Please write out the material below exactly as given.
## START Data excerpts
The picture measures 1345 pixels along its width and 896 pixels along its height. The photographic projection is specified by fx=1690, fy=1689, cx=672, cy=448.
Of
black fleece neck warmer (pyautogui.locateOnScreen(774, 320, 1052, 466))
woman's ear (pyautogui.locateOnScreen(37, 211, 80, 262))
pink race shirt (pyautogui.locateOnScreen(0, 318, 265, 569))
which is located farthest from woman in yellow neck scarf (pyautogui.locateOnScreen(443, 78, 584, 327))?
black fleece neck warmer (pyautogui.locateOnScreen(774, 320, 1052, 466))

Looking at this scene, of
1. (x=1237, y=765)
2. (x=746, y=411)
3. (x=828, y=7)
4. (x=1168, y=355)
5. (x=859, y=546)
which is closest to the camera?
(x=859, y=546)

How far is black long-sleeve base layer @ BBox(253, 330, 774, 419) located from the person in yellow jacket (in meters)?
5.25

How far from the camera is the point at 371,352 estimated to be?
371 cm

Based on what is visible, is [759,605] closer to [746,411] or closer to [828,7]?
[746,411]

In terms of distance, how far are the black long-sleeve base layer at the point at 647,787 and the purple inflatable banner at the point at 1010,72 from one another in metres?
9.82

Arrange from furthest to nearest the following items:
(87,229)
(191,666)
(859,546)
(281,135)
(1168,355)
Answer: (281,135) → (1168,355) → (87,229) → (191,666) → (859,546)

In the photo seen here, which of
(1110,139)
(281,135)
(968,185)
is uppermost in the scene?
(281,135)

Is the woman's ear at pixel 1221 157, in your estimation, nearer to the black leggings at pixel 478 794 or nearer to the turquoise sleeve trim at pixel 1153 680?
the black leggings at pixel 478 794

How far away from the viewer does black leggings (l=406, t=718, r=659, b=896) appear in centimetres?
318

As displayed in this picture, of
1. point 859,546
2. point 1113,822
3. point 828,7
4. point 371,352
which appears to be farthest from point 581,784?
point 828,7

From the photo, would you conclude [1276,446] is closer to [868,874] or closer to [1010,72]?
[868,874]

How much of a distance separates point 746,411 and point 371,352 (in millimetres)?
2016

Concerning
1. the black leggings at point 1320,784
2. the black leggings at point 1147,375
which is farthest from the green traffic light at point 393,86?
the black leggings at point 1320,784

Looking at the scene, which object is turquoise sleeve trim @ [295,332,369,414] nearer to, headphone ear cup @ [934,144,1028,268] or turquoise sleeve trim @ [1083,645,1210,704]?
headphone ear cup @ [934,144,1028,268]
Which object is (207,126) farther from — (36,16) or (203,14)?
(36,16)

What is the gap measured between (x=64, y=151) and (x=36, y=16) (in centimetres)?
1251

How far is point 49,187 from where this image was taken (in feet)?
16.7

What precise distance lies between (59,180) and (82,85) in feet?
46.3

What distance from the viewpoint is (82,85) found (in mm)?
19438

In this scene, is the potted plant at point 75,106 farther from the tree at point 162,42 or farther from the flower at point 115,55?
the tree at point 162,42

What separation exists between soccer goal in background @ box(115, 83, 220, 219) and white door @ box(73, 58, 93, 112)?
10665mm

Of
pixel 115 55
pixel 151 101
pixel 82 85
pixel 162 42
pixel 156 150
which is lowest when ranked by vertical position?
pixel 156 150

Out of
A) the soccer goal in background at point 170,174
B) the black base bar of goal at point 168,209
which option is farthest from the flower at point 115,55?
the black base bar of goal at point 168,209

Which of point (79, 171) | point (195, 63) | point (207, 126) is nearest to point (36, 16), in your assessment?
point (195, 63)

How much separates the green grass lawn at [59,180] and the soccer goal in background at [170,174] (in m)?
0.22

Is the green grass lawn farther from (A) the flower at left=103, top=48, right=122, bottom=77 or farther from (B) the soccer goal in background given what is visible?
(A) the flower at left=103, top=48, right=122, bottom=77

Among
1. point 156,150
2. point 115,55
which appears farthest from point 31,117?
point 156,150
## END Data excerpts
■ Reply ■
The picture measures 1345 pixels along its width and 896 pixels along its height. The photographic projection is specified by fx=1690, fy=1689, cx=672, cy=448.
Of
black fleece neck warmer (pyautogui.locateOnScreen(774, 320, 1052, 466))
woman's ear (pyautogui.locateOnScreen(37, 211, 80, 262))
pink race shirt (pyautogui.locateOnScreen(0, 318, 265, 569))
which is located farthest from woman in yellow neck scarf (pyautogui.locateOnScreen(443, 78, 584, 327))?
black fleece neck warmer (pyautogui.locateOnScreen(774, 320, 1052, 466))

Looking at this scene, of
1. (x=1237, y=765)
2. (x=746, y=411)
3. (x=828, y=7)
4. (x=1168, y=355)
5. (x=859, y=546)
which is closest to the camera?
(x=859, y=546)

How far is black long-sleeve base layer @ BBox(253, 330, 774, 419) located from the person in yellow jacket (in meters)?
5.25

How far from the camera is the point at 371,352 estimated to be?
371 cm

Based on what is visible, is [759,605] closer to [746,411] or closer to [828,7]?
[746,411]

In terms of distance, how far are the black long-sleeve base layer at the point at 647,787 and the purple inflatable banner at the point at 1010,72 from one another in metres?
9.82

Arrange from furthest to nearest the following items:
(87,229)
(191,666)
(859,546)
(281,135)
(1168,355)
Answer: (281,135) → (1168,355) → (87,229) → (191,666) → (859,546)

In the photo seen here, which of
(1110,139)
(281,135)
(968,185)
is uppermost in the scene?
(281,135)

Is the woman's ear at pixel 1221 157, in your estimation, nearer to the black leggings at pixel 478 794 or nearer to the turquoise sleeve trim at pixel 1153 680?
the black leggings at pixel 478 794

How far away from the viewer does black leggings (l=406, t=718, r=659, b=896) appear in centimetres?
318

As displayed in this picture, of
1. point 859,546
2. point 1113,822
3. point 828,7
4. point 371,352
which appears to be farthest from point 581,784?
point 828,7

From the photo, would you conclude [1276,446] is closer to [868,874] or closer to [1010,72]?
[868,874]

How much of a distance separates point 746,411 and point 371,352 (in millimetres)?
2016

Concerning
1. the black leggings at point 1320,784
2. the black leggings at point 1147,375
which is farthest from the green traffic light at point 393,86?
the black leggings at point 1320,784

Looking at the scene, which object is turquoise sleeve trim @ [295,332,369,414] nearer to, headphone ear cup @ [934,144,1028,268] or turquoise sleeve trim @ [1083,645,1210,704]?
headphone ear cup @ [934,144,1028,268]
Which object is (207,126) farther from — (36,16) or (203,14)?
(36,16)

What is the gap measured between (x=64, y=151) and (x=36, y=16) (in centimetres)?
1251

How far is point 49,187 from where this image was taken (in feet)?
16.7

What precise distance lies between (59,180) and (82,85) in feet?
46.3

What distance from the viewpoint is (82,85) found (in mm)?
19438

In this scene, is the potted plant at point 75,106 farther from the tree at point 162,42 or farther from the flower at point 115,55?
the tree at point 162,42

What separation exists between soccer goal in background @ box(115, 83, 220, 219) and white door @ box(73, 58, 93, 112)?
10665mm

Of
pixel 115 55
pixel 151 101
pixel 82 85
pixel 162 42
pixel 156 150
which is lowest when ranked by vertical position?
pixel 156 150

Out of
A) the soccer goal in background at point 170,174
B) the black base bar of goal at point 168,209
which option is farthest from the flower at point 115,55?
the black base bar of goal at point 168,209

Which of point (79, 171) | point (195, 63) | point (207, 126) is nearest to point (36, 16), in your assessment?
point (195, 63)

How much separates the green grass lawn at [59,180] and the soccer goal in background at [170,174] (in m)?
0.22

Is the green grass lawn farther from (A) the flower at left=103, top=48, right=122, bottom=77 or farther from (B) the soccer goal in background given what is visible?
(A) the flower at left=103, top=48, right=122, bottom=77

Among
1. point 156,150
2. point 115,55
which appears farthest from point 31,117?
point 156,150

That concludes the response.